Friday, October 5, 2012

The debate: I will never be done

My goal is to write more about the debate than any other person, ever.  I'm well on my way.

Obama's response: "There has to be revenue in addition to cuts. Now, Governor Romney has ruled out revenue. He's ruled out revenue."

Romney interrupts and says, yes, I have.  Also, "You never balance the budget by raising taxes."  Except that time in the 1990s when we did it under President Clinton.  Do we have amnesia?  Romney states that we don't want to go down the path of Spain.  But, there's this...from Paul Krugman,"But what Greek experience actually shows is that while running deficits in good times can get you in trouble -- which is indeed the story for Greece, although not for Spain -- trying to eliminate deficits once you're already in trouble is a recipe for depression.These days, austerity-induced depressions are visible all around Europe's periphery. Greece is the worst case, with unemployment soaring to 20 percent even as public services, including health care, collapse. But Ireland, which has done everything the austerity crowd wanted, is in terrible shape too, with unemployment near 15 percent and real GDP down by double digits. Portugal and Spain are in similarly dire straits."

But Obama, continues.

"When it comes to corporate taxes, Governor Romney has said he wants to in a revenue-neutral way close loopholes, deductions -- he hasn't identified which ones they are -- but thereby bring down the corporate rate. Well, I want to do the same thing, but I've actually identified how we can do that. And part of the way to do it is to not give tax breaks to companies that are shipping jobs overseas. Right now you can actually take a deduction for moving a plant overseas. I think most Americans would say that doesn't make sense."

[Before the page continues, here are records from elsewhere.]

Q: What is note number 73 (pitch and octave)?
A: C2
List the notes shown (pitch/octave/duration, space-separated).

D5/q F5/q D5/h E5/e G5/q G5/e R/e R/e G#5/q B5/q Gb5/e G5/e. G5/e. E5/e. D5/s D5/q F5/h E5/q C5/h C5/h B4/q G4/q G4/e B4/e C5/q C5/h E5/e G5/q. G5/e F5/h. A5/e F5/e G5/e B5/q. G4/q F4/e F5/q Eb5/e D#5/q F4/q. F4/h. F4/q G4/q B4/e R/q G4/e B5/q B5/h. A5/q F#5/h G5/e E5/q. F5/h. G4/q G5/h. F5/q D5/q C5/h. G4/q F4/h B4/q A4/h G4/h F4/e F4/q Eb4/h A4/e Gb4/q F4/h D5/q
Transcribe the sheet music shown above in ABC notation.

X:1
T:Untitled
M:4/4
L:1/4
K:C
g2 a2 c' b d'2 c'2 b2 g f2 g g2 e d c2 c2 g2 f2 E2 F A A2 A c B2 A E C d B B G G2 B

Which is true. There are tax breaks for people who send jobs overseas.  "The Bring Jobs Home Act would stop tax breaks for companies that ship American jobs overseas, and instead provide a 20 percent tax credit to businesses that bring them back home and hire American workers. The tax benefit can be used for costs associated with moving a production line, trade, or business located outside the country, back to the United States. The legislation would also close loopholes for shipping jobs overseas by stopping the deduction companies can currently take for the costs associated with outsourcing."  Unfortunately, Republicans in the Senate blocked this bill from even coming to vote.

Obama appeals to pity, next. 

Romney's response:

1. " But don't forget, you put $90 billion -- like 50 years' worth of breaks -- into solar and wind -- to Solyndra and Fisker and Tesla and Ener1. I mean, I had a friend who said you don't just pick the winners and losers, you pick the losers. So this is not the kind of policy you want to have if you want to get America energy secure. "

It's a good thing that FactCheck is here.  Anyways, let's look at it, step by step.

a. Obama probably did forget.  Since he only spent $21 billion on solar and wind.  FactCheck has the exact breakdown at the link, I posted. 

b. Even if it was $90 billion, the figure Romney is using to come up with 50 years is $2.8 billion.  Or nearly $3 billion. If you just had to estimate, on what 90/2.8 would be...would you say 30 or 50 years.

c. But the $2.8 billion is not even accurate.  According to the Congressional Research Service, it is closer to $3.9 billion/year.

d. The industry says it's closer to $8.5 billion.

e. I'll go over the list of winners and losers, later. 

2. "The second topic, which is you said you get a deduction for taking a plant overseas -- look, I've been in business for 25 years. I have no idea what you're talking about. I maybe need to get a new accountant. But the idea that you get a break for shipping jobs overseas is simply not the case."

Which is simply not true.

3. "Let states do this. And, by the way, if a state gets in trouble, well, we could step in and see if we could find a way to help them."

Interesting.  Unfortunately, that would expand the deficit, would it not?  Let's say, we give states the chance to do Medicare and Medicaid by themselves but they fail.  The federal government has to intervene to fix it.  Doesn't that cost more money to begin with?  I'm grumpy today.